▶ **Exercise brief**
Reproduce the material in full, exactly as written.

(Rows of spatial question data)
-.-.-
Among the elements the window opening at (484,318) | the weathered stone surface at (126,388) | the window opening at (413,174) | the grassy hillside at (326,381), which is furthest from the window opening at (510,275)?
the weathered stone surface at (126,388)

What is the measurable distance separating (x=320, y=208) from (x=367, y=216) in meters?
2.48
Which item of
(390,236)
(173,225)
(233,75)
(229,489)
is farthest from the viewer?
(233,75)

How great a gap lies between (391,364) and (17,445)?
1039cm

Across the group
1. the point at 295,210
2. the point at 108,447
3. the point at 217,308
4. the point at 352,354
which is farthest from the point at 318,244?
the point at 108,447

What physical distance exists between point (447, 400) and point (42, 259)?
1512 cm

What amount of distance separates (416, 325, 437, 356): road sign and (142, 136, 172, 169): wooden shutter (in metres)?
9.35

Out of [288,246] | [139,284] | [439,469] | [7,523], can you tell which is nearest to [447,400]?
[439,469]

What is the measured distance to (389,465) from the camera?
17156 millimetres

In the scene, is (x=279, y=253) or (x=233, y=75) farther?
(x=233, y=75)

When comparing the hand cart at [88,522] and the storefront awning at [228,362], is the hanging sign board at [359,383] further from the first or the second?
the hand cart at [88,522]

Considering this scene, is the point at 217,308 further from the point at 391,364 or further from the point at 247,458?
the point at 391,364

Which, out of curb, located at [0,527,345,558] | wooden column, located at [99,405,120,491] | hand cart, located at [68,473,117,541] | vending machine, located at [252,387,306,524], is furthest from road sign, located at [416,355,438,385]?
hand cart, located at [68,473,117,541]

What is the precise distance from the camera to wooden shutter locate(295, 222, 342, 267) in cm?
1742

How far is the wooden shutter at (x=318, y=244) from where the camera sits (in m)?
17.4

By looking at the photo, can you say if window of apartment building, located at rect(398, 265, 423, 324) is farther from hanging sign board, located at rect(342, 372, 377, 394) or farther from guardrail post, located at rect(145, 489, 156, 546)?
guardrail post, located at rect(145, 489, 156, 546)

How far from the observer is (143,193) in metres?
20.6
-.-.-
▶ **Finished task**
Among the elements the window opening at (484,318) | the weathered stone surface at (126,388) | the window opening at (413,174) | the grassy hillside at (326,381), which is furthest from the window opening at (510,275)?
the weathered stone surface at (126,388)

What is the measurable distance separating (x=320, y=208) from (x=367, y=216) in meters?
2.48
Which item of
(390,236)
(173,225)
(233,75)
(229,489)
is farthest from the viewer?
(233,75)

How great a gap lies between (391,364) and (17,445)?
1039cm

Across the group
1. the point at 295,210
2. the point at 108,447
3. the point at 217,308
4. the point at 352,354
which is farthest from the point at 318,244?
the point at 108,447

What physical distance exists between point (447, 400) and point (42, 259)?
1512 cm

What amount of distance separates (416, 325, 437, 356): road sign and (142, 136, 172, 169): wooden shutter (in metres)?
9.35

Out of [288,246] | [139,284] | [439,469] | [7,523], can you tell which is nearest to [447,400]?
[439,469]

What is the measured distance to (389,465) from the camera?
17156 millimetres

In the scene, is (x=279, y=253) or (x=233, y=75) farther?
(x=233, y=75)

When comparing the hand cart at [88,522] and the storefront awning at [228,362], is the hanging sign board at [359,383] further from the first or the second?
the hand cart at [88,522]

Considering this scene, is the point at 217,308 further from the point at 391,364 or further from the point at 247,458?
the point at 391,364

Which, out of curb, located at [0,527,345,558] | wooden column, located at [99,405,120,491] | hand cart, located at [68,473,117,541] | vending machine, located at [252,387,306,524], is furthest from road sign, located at [416,355,438,385]?
hand cart, located at [68,473,117,541]

What is the precise distance from the camera to wooden shutter locate(295, 222, 342, 267) in cm?
1742

How far is the wooden shutter at (x=318, y=244) from where the camera sits (in m)?
17.4

By looking at the photo, can you say if window of apartment building, located at rect(398, 265, 423, 324) is farther from hanging sign board, located at rect(342, 372, 377, 394) or farther from guardrail post, located at rect(145, 489, 156, 546)?
guardrail post, located at rect(145, 489, 156, 546)

How far from the observer is (143,193) in metres?
20.6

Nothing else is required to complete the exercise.